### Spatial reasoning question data
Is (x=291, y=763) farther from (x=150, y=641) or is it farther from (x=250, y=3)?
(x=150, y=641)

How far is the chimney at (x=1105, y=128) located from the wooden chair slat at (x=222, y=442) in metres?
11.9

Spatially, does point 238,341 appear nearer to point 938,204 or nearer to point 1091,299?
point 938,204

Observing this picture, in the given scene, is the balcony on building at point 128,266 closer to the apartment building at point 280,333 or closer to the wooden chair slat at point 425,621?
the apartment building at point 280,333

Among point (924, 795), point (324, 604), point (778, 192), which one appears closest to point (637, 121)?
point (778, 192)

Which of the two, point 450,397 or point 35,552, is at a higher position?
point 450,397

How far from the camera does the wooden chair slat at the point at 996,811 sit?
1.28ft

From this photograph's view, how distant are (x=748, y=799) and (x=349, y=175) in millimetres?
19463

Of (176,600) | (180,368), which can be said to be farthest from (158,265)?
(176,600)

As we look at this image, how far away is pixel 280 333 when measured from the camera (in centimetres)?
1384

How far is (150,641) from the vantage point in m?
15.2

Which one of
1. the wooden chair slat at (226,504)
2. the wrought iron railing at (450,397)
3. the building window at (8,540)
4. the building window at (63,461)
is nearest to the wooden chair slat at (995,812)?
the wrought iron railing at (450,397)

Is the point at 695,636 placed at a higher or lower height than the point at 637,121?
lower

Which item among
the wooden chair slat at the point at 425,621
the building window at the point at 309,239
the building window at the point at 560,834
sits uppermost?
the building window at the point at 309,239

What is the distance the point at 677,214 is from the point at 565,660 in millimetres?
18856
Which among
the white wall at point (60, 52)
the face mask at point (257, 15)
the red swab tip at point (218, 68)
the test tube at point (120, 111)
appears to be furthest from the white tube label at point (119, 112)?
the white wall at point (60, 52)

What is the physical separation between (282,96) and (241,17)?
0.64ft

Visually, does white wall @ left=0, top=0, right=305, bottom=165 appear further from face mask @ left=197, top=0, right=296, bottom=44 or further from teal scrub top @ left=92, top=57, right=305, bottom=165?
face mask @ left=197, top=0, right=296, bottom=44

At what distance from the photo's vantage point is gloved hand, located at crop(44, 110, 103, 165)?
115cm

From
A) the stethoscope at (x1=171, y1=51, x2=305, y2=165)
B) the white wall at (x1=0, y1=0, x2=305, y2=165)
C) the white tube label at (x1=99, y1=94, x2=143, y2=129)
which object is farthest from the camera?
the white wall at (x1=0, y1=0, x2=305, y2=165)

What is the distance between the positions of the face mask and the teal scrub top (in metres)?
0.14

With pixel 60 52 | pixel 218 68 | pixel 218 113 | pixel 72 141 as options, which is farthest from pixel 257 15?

### Task prompt
Reproduce the entries word for word, beginning with the line that contains "Which among" and continuing through the last line of the entries.

### Complete answer
Which among
the white wall at point (60, 52)
the face mask at point (257, 15)
the red swab tip at point (218, 68)
the test tube at point (120, 111)
appears to be furthest from the white tube label at point (119, 112)?
the white wall at point (60, 52)

What is the physical separation between (282,96) and (241,17)?
0.64ft

Visually, does white wall @ left=0, top=0, right=305, bottom=165 appear further from face mask @ left=197, top=0, right=296, bottom=44 or further from teal scrub top @ left=92, top=57, right=305, bottom=165?
face mask @ left=197, top=0, right=296, bottom=44

At what distance from the photo's vantage point is gloved hand, located at crop(44, 110, 103, 165)?
115cm

From
A) the stethoscope at (x1=171, y1=51, x2=305, y2=165)
B) the white wall at (x1=0, y1=0, x2=305, y2=165)
C) the white tube label at (x1=99, y1=94, x2=143, y2=129)
which object is farthest from the camera?
the white wall at (x1=0, y1=0, x2=305, y2=165)

What is the distance between the positions of the face mask and the teal scrub top (in metres)?
0.14

With pixel 60 52 | pixel 218 68 | pixel 218 113 | pixel 72 141 as options, which is farthest from pixel 257 15?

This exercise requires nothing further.